What speed can a tram develop on an uphill slope of 10 °, having four electric motors of 55
What speed can a tram develop on an uphill slope of 10 °, having four electric motors of 55 kW each, if the weight of the tram with passengers is 30 tons, and the friction coefficient is 0.05?
∠α = 10 °.
P1 = 55 kW = 55000 W.
m = 30 t = 30,000 kg.
g = 10 m / s2.
n = 4.
μ = 0.05.
V -?
Since the tram moves uniformly, it means, according to 1 Newton’s law, the effect of forces on it is compensated.

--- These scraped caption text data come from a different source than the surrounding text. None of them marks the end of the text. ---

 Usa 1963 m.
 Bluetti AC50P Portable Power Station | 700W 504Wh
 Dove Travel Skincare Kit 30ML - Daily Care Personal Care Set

F + Ftr + N + m * g = 0 – vector.
ОХ: F – Ftr – m * g * sinα = 0
OU: N – m * g * cosα = 0.
N = m * g * cosα.
F = Ftr + m * g * sinα.
Ftr = μ * N = μ * m * g * cosα.
F = μ * m * g * cosα + m * g * sinα = (μ * cosα + sinα) * m * g.
The power P of the tram with uniform movement is expressed by the formula: P = F * V = (μ * cosα + sinα) * m * g * V.
P = n * P1, where n is the number of electric motors, P1 is the power of one motor.
(μ * cosα + sinα) * m * g * V = n * Р1.
V = n * Р1 / (μ * cosα + sinα) * m * g.
V = 4 * 55000 W / (0.05 * cos10 ° + sin10 °) * 30000 kg * 10 m / s2 = 3.3 m / s.
Answer: the tram will move at a speed of V = 3.3 m / s.